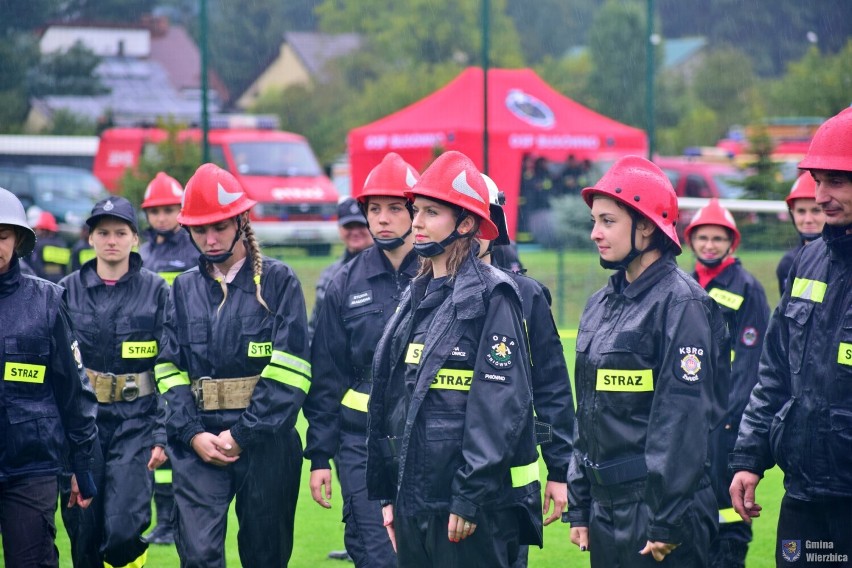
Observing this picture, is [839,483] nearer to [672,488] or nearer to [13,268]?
[672,488]

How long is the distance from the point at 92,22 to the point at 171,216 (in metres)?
16.2

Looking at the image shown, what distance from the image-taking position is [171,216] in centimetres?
1017

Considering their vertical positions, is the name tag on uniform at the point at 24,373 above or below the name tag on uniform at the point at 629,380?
below

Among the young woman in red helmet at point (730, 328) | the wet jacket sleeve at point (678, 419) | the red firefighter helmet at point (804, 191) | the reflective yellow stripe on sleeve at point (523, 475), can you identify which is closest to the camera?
the wet jacket sleeve at point (678, 419)

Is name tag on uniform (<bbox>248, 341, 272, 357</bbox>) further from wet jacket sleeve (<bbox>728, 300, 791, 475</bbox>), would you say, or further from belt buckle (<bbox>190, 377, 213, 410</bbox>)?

## Exercise details
Copy out the listing above word for word, from first line to last, but leave out the picture.

## In response
Observing this picture, is [839,483] nearer to [672,488] or nearer to [13,268]?
[672,488]

How long is the distance from the point at 92,22 to the point at 171,216 (in metres)?
16.2

Looking at the image shown, what distance from the image-taking position is [171,216] in centimetres?
1017

Considering their vertical positions, is the name tag on uniform at the point at 24,373 above or below the name tag on uniform at the point at 629,380?
below

Among the young woman in red helmet at point (730, 328) | the wet jacket sleeve at point (678, 419) | the red firefighter helmet at point (804, 191) | the reflective yellow stripe on sleeve at point (523, 475), can you identify which is closest to the camera?
the wet jacket sleeve at point (678, 419)

Is name tag on uniform (<bbox>248, 341, 272, 357</bbox>) further from wet jacket sleeve (<bbox>728, 300, 791, 475</bbox>), would you say, or further from belt buckle (<bbox>190, 377, 213, 410</bbox>)?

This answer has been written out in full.